The Killing Jar begins with the player characters' (PC) car stolen. An alien beast is loose in the car, known as Clostridium Cnidarae, and specifically Cnidocytes. This bizarre organism is both a bacterial infection as well as a creature, a jellyfish like monstrosity that slowly converts its victims into similar creatures.

PLAYTEST: And here we have the first problem: couldn't they come up with a better name than "Cnidocyte?" Mothmen never get a similarly scientific name, so it's odd that the narrative chooses to stick with the clumsy term AHD uses. All the terms are defined up front in a Lexicon of Terms, but I would much rather have the text explained as it pops up in sidebars throughout the adventure. Flipping back and forth to the Lexicon is a pain.

After tracking down the origin of the beast, they discover the thief's corpse in a forensics lab and are ambushed by agents of American Home Devices, the creators of the cnidocyte.

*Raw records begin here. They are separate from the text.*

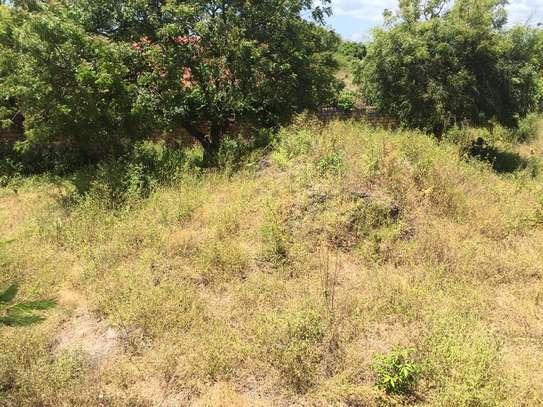 land for sale in Malindi Casuarina Road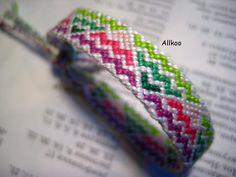 colorful friendship bracelet #63437 by Allkoo - friendship-bracelets.net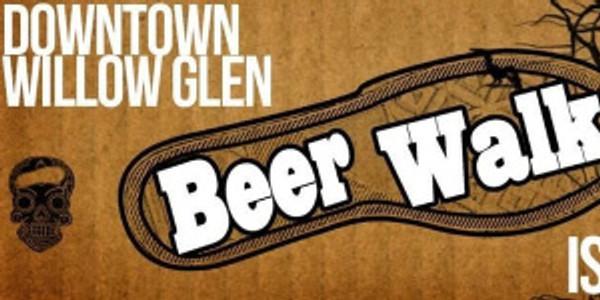 beerwalk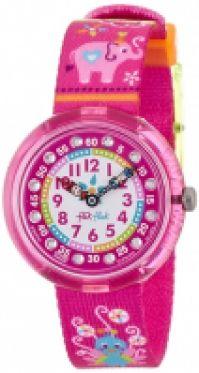 Ceas Flikflak New Collection Watches Mod Zfbnp002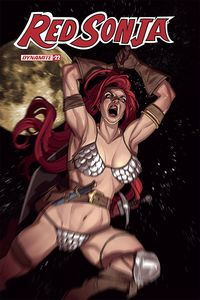 [Red Sonja #22 (Cover C Stott) (Product Image)]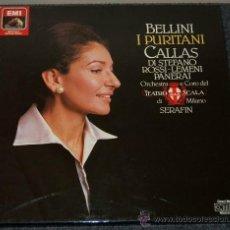 Discos de vinilo: OPERA I PURITANI - MARIA CALLAS - DI STEFANO - CAJA - DISCOS NUEVOS DMM. Lote 38213393
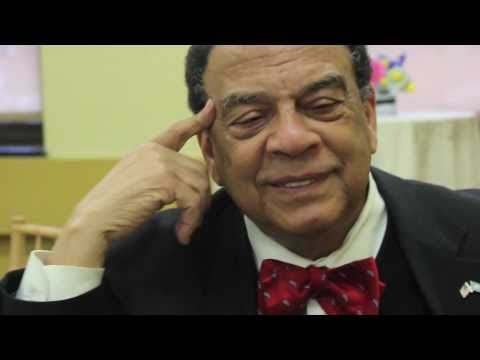 Andrew Young speaks about his relationships with Dr. Martin Luther King, Jr & Kabir Sehgal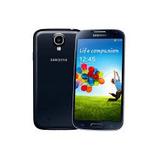 Samsung Galaxy S4 Gt-i9505 4g Lte - Todo Original. Na Caixa!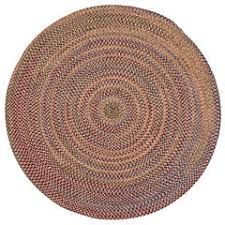 Jc Penney Area Rugs Clearance by Round Rugs For The Home Jcpenney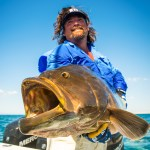Carter with Broomtail Grouper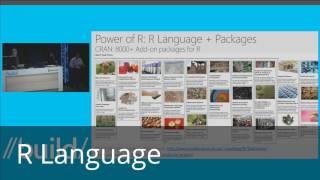 R Language Tutorial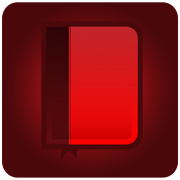 Ebook Converter 3.5 Icon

PLAYTEST: AHD was an actual web site that unfortunately no longer exists. This is one of the first modern adventures I know of that actually used the Internet in this fashion. Fortunately, the pages are reproduced in the book, but they would have been better served as a web supplement you can download. Agent Balance, the mysterious Man in Black hunting the PCs, has an email that also no longer works : [...] (note the Lovecraftian shout out). The forensics lab encounter is the most atmospheric and creepy in the book.

Jane Scarborough, the research scientist, accidentally uncovered the illegal bioweapons research with the cnidocytes and fled, but not before being infected. She followed rumors of a race of beings known as Mothmen (get it? That's why the scenario is called the Killing Jar...they're experimenting on Mothmen!) who could defeat the cnidocyte plague, but succumbed before she could contact them. Following her trail, the agents learn of an American Indian mask that lets them communicate with the Mothmen, and ultimately track down the research lab itself in Point Pleasant, West Virginia.

PLAYTEST: The scenario specifically makes a point about railroading the PCs - the theft of their car may irk some players, and the adventure provides an option of the agents to get an anonymous tip about someone else's abandoned car instead.

From there, it's all running and screaming as the cnidocytes escape the experimental labs just as the agents arrive (of course). Evidence leads to an even more powerful cnidocyte, the Residuum and source of all the other cnidocytes, deep beneath the earth in Mammoth Cave National Park in Kentucky. The agents arrive just in time to defeat the huge beast with the help of the Mothmen.

PLAYTEST: I replaced the raid on Dawn Biozyme from the Cthulhu Now adventure At Your Door with the raid on AHD Pharmaceuticals, which is much more detailed.

Occasionally, monsters show up for no discernible reason. There's two guardian spirits that make sense, a set of calcified mummies that make less sense, and a robotic dog that's both ineffective as a guard dog and fairly ridiculous. A real dog infected with cnidocytes would be more effective.

And yet the main beast, known as the Residuum, is barely fleshed out. It's a giant monster with mind-blasting powers, but its motivations and origins are left blank. In fact, the adventure's wrap up seems a bit rushed - we shift gears from a room-by-room description for each chapter in the adventure to a randomized summary of the caves, with the opportunity to find "d4 arrowhead artifacts."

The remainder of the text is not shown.